Stated exercise 1.
In the passage on learning Chinese, how many characters does a person need to know to be highly proficient?

Passage to read.
— BEGIN —

This post will look at how hard it is to learn Chinese for an English speaker.
It’s fairly easy to learn to speak Mandarin at a basic level, though the tones can be tough. This is because the grammar is very simple – short words, no case, gender, verb inflections or tense. But with Japanese, you can keep learning, and with Chinese, you hit a wall, often because the isolating syntactic structure is so strangely different from English.
Actually, the grammar is harder than it seems. At first it seems simple, like a simplified English with no tense or articles. But the simplicity makes it difficult. No tense means there is no easy way to mark time in a sentence. Furthermore, tense is not as easy as it seems. Sure, there are no verb conjugations, but instead you must learn some particles and special word orders that are used to mark tense.
Once you start digging into Chinese, there is a complex layer under all the surface simplicity. There are serial verbs, a complex classifier system, syntax marked by something called topic-prominence, preposed relative clauses, use of verbs rather than adverbs to mark direction, and all sorts of strange stuff. Verb complements can be baffling, especially potential and directional complements. The 了 character can have seemingly countless meanings. You also need to learn quite a bit of vocabulary just to speak simple sentences.
Chinese phonology is not as easy as some say. There are too many instances of the zh, ch, sh, j, q, and x sounds in the language such that many of the words seem to sound the same. There is a distinction between aspirated and nonaspirated consonants which does not exist in English.
Chinese orthography is probably the hardest orthography of any language. The alphabet uses symbols, so it’s not even a real alphabet. There are at least 85,000 symbols and actually many more (although this is controversial), but you only need to know about 4-6,000 of them, and many Chinese don’t even know 1,000. To be highly proficient in Chinese, you need to know 10,000 characters, and probably less than 5% of Chinese know that many.
The Communists tried to simplify the system (simplified Mandarin), but they simply decreased the number of strokes needed for each symbol. The Communists’ spelling reform left much to be desired.
To make matters worse, there are different ways to write each symbol – different styles of Chinese calligraphy. For instance, Classical Chinese may be written in so called “grass-style” calligraphy or in another style altogether.
It’s a real problem when you encounter a symbol you don’t know because there is often no good way to sound out the word as the system simply is not very phonetic. The Chinese alphabet is probably only 25% phonetic, and many frequently-used characters give tell you nothing about how to pronounce them. Further, you need to learn at least 300 characters before you can start to use the meager phonetics of the writing system at all.
Furthermore, word boundaries are not obvious, as one character does not necessarily equal one word. Therefore it is hard to tell where one word starts and stops and another one begins.
Similarly, a dictionary is not necessarily helpful when trying to read Chinese. You can have a Chinese sentence in front of you along with a dictionary, and the sentence still might not make sense even after looking it up in the dictionary.
Furthermore, merely learning how to look up words in the dictionary in the first place takes new Chinese learners several months and learning how to use a dictionary well is typically not possible until a year of study. Even people who have studied for several years sometimes encounter characters that they simply cannot find in the dictionary. In China, dictionary look-up contests are often held, showing that the process is not transparent at all.

— END —

Stated exercise 2.
Give the lines of the rows below as a numbered list, starting at the line that contains "Q: What is note number 50 (pitch and octave)?" and ending with the last line of the rows, both included, and leave out blank lines.

Supplied data.
— BEGIN —

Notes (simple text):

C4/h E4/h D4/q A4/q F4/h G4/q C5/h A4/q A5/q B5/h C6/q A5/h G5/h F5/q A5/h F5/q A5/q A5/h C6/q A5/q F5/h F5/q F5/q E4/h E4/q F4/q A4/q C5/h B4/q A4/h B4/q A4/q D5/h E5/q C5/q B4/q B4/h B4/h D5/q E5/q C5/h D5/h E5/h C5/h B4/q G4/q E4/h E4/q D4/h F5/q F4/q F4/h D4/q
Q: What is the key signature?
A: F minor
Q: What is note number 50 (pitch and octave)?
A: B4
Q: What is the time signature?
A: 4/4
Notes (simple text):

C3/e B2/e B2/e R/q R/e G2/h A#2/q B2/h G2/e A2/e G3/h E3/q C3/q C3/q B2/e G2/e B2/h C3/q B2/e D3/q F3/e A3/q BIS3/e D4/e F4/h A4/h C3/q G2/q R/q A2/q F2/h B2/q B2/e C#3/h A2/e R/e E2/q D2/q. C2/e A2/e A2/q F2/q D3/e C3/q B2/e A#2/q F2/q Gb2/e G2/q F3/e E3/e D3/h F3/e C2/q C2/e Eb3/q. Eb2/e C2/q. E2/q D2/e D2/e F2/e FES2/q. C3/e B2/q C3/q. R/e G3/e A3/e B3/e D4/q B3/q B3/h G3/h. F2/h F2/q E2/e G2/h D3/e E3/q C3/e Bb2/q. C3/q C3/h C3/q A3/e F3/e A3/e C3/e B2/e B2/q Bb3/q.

— END —

Final result 1.
10,000 characters.

Final result 2.
1. Q: What is note number 50 (pitch and octave)?
2. A: B4
3. Q: What is the time signature?
4. A: 4/4
5. Notes (simple text):
6. C3/e B2/e B2/e R/q R/e G2/h A#2/q B2/h G2/e A2/e G3/h E3/q C3/q C3/q B2/e G2/e B2/h C3/q B2/e D3/q F3/e A3/q BIS3/e D4/e F4/h A4/h C3/q G2/q R/q A2/q F2/h B2/q B2/e C#3/h A2/e R/e E2/q D2/q. C2/e A2/e A2/q F2/q D3/e C3/q B2/e A#2/q F2/q Gb2/e G2/q F3/e E3/e D3/h F3/e C2/q C2/e Eb3/q. Eb2/e C2/q. E2/q D2/e D2/e F2/e FES2/q. C3/e B2/q C3/q. R/e G3/e A3/e B3/e D4/q B3/q B3/h G3/h. F2/h F2/q E2/e G2/h D3/e E3/q C3/e Bb2/q. C3/q C3/h C3/q A3/e F3/e A3/e C3/e B2/e B2/q Bb3/q.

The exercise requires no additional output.